Depois a prefaciadora se detém em dados mais pessoais da biografia do escritor, um permanente exilado em seus países de origem. Teve uma morte prematura trágica, quando tencionava vir morar na Califórnia, para se aproximar de Hollywood. Do trágico acidente que ceifara a sua vida (a queda do galho de uma árvore em um temporal, na proximidade dos Champs Élysée) sobraram duas estrofes de um poema seu:
"E as pessoas dirão // Em longínquos dias azuis // Quando finalmente se distinguirá // O falso do verdadeiro // Que aquilo que é falso ruirá // Embora hoje reine // E o verdadeiro triunfará // Embora hoje deva morrer" (Página 15).
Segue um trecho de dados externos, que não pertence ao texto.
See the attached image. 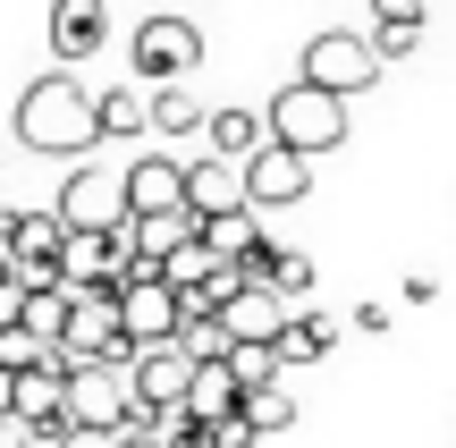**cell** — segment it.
<instances>
[{
  "label": "cell",
  "instance_id": "5b68a950",
  "mask_svg": "<svg viewBox=\"0 0 456 448\" xmlns=\"http://www.w3.org/2000/svg\"><path fill=\"white\" fill-rule=\"evenodd\" d=\"M305 77L355 102V94L380 85V43H372V34H313V43H305Z\"/></svg>",
  "mask_w": 456,
  "mask_h": 448
},
{
  "label": "cell",
  "instance_id": "3957f363",
  "mask_svg": "<svg viewBox=\"0 0 456 448\" xmlns=\"http://www.w3.org/2000/svg\"><path fill=\"white\" fill-rule=\"evenodd\" d=\"M127 68L144 85L195 77V68H203V26H195V17H144V26L127 34Z\"/></svg>",
  "mask_w": 456,
  "mask_h": 448
},
{
  "label": "cell",
  "instance_id": "83f0119b",
  "mask_svg": "<svg viewBox=\"0 0 456 448\" xmlns=\"http://www.w3.org/2000/svg\"><path fill=\"white\" fill-rule=\"evenodd\" d=\"M203 237H212V254H228V263H237V254L262 237V220H254V203H245V212H220V220H203Z\"/></svg>",
  "mask_w": 456,
  "mask_h": 448
},
{
  "label": "cell",
  "instance_id": "4316f807",
  "mask_svg": "<svg viewBox=\"0 0 456 448\" xmlns=\"http://www.w3.org/2000/svg\"><path fill=\"white\" fill-rule=\"evenodd\" d=\"M161 432H169V448H228L220 415H203V406H169V415H161Z\"/></svg>",
  "mask_w": 456,
  "mask_h": 448
},
{
  "label": "cell",
  "instance_id": "cb8c5ba5",
  "mask_svg": "<svg viewBox=\"0 0 456 448\" xmlns=\"http://www.w3.org/2000/svg\"><path fill=\"white\" fill-rule=\"evenodd\" d=\"M195 229H203V212H195V203H178V212H144V220H135V246L161 263V254L178 246V237H195Z\"/></svg>",
  "mask_w": 456,
  "mask_h": 448
},
{
  "label": "cell",
  "instance_id": "4fadbf2b",
  "mask_svg": "<svg viewBox=\"0 0 456 448\" xmlns=\"http://www.w3.org/2000/svg\"><path fill=\"white\" fill-rule=\"evenodd\" d=\"M68 372H77L68 347L17 372V423H77V415H68Z\"/></svg>",
  "mask_w": 456,
  "mask_h": 448
},
{
  "label": "cell",
  "instance_id": "d4e9b609",
  "mask_svg": "<svg viewBox=\"0 0 456 448\" xmlns=\"http://www.w3.org/2000/svg\"><path fill=\"white\" fill-rule=\"evenodd\" d=\"M212 263H220V254H212V237L195 229V237H178V246L161 254V280H169V288H195V280H212Z\"/></svg>",
  "mask_w": 456,
  "mask_h": 448
},
{
  "label": "cell",
  "instance_id": "6da1fadb",
  "mask_svg": "<svg viewBox=\"0 0 456 448\" xmlns=\"http://www.w3.org/2000/svg\"><path fill=\"white\" fill-rule=\"evenodd\" d=\"M17 144L43 152V161H85L102 144V94L77 68H51L17 94Z\"/></svg>",
  "mask_w": 456,
  "mask_h": 448
},
{
  "label": "cell",
  "instance_id": "30bf717a",
  "mask_svg": "<svg viewBox=\"0 0 456 448\" xmlns=\"http://www.w3.org/2000/svg\"><path fill=\"white\" fill-rule=\"evenodd\" d=\"M245 186H254V212H288V203L313 195V152H296V144L271 135V144L245 161Z\"/></svg>",
  "mask_w": 456,
  "mask_h": 448
},
{
  "label": "cell",
  "instance_id": "ffe728a7",
  "mask_svg": "<svg viewBox=\"0 0 456 448\" xmlns=\"http://www.w3.org/2000/svg\"><path fill=\"white\" fill-rule=\"evenodd\" d=\"M330 338H338V322H330V314H313V305H296V314H288V330H279V364H322V355H330Z\"/></svg>",
  "mask_w": 456,
  "mask_h": 448
},
{
  "label": "cell",
  "instance_id": "603a6c76",
  "mask_svg": "<svg viewBox=\"0 0 456 448\" xmlns=\"http://www.w3.org/2000/svg\"><path fill=\"white\" fill-rule=\"evenodd\" d=\"M237 415L254 423L262 440H279V432H288V423H296V398H288V389H279V381H254V389H245V398H237Z\"/></svg>",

Uma bela oportunidade para profundas e reflexões e atitudes a tomar frente a nova onda autoritária, fascista que nos assola. E, para aprofundar as reflexões sobre um fascismo latente e iminente, vejamos algumas constatações de Humberto Eco, uma radiografia:
http://www.blogdopedroeloi.com.br/2019/03/fascismo-eterno-umberto-eco.html
E a terrível e marcante frase: "Aderir ao sistema seria ajudar a criar monstros". Também estamos permanentemente diante de escolhas.